Chicago mayor-elect Rahm Emanuel is known as a hardball player who is never off message. But in Chicago, his articulateness may be, well, disorientating.
In the city that has had a Mayor Daley for so long people think it is the name of the office -- "who's your Mayor Daley?" they ask -- tree is still the number that comes after two and orientate is a treasured verb.
Outgoing Mayor Richard M. Daley's father Richard J. Daley is remembered for his promise that, "We shall reach greater and greater platitudes of achievement," and assuring the public after the 1968 Democratic National Convention violence that, "The policeman isn't there to create disorder; the policeman is there to preserve disorder."

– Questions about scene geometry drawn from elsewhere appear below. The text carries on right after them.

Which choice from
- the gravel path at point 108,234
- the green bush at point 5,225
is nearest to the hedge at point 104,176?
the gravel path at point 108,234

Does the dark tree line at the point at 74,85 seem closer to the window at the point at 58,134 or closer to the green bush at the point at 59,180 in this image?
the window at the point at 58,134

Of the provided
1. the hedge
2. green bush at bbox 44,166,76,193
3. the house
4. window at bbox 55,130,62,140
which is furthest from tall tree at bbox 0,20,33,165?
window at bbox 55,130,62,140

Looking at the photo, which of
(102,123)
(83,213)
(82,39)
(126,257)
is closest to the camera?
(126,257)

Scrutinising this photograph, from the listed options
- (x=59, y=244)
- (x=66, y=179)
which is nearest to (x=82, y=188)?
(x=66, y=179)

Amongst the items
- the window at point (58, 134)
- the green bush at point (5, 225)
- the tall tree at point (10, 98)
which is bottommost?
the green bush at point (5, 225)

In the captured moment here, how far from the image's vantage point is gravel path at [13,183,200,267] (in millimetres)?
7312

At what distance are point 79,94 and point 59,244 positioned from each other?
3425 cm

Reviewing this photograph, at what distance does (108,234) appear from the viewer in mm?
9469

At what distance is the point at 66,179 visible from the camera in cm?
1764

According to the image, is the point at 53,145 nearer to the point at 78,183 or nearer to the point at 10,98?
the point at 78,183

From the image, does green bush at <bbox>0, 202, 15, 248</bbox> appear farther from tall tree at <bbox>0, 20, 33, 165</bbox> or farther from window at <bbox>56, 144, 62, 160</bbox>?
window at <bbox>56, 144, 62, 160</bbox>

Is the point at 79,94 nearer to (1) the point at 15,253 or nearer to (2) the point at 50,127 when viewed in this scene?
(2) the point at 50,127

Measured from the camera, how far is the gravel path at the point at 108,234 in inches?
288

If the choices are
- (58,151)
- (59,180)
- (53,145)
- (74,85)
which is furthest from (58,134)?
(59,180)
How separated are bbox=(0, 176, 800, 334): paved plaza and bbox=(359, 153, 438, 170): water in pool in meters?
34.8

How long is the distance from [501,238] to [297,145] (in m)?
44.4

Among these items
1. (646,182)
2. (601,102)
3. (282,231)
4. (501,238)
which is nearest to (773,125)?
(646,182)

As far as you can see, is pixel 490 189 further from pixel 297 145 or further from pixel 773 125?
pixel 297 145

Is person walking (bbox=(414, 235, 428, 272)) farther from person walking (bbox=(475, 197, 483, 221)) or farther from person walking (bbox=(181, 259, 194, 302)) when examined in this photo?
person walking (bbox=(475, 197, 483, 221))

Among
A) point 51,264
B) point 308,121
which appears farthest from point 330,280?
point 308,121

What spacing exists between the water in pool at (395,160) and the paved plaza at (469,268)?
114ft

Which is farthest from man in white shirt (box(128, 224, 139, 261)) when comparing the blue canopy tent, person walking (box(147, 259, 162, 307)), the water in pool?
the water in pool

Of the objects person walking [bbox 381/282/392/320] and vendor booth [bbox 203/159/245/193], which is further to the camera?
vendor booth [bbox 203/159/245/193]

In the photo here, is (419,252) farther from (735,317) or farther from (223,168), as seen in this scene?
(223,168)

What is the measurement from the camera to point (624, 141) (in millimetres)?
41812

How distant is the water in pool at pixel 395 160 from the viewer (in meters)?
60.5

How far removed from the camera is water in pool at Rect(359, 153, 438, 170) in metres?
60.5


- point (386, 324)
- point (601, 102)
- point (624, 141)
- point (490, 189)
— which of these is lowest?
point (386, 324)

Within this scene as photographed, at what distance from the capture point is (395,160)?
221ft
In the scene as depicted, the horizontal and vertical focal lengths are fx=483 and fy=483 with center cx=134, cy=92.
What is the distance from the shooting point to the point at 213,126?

And son Richard M. Daley is known for meandering 90-second audio bytes that change verbs, tenses, subjects, stances, moods and pitch -- his voice rising with Vegas-like glissandos until he is an actual soprano -- that resemble Method acting.
When asked in the 1990's if the General Assembly would approve a domed stadium near the convention facility McCormick Place, Daley replied, "I don't think they can do it. Maybe the governor can. Maybe there's something down his sleeve. I want to look down there. I look down there a lot. There's nothing down there."
Asked about the national debt, he said about the federal government, "Standard and Poor's or Moody should grade them just like me. Otherwise we're saying to our parent corporation, 'Do anything you want.' What happens is a parent corporation does it, and then we all follow. They're in debt; we go in debt. Who cares? And that's what is wrong with America."
Nor was a quote about state funding any clearer. "The state of Illinois funds those centers. We did not cut. They have cut state mental health facilities all over the state. That is state money. Underline that. S-A-T-E money. It's called state money. "" said Hizzoner.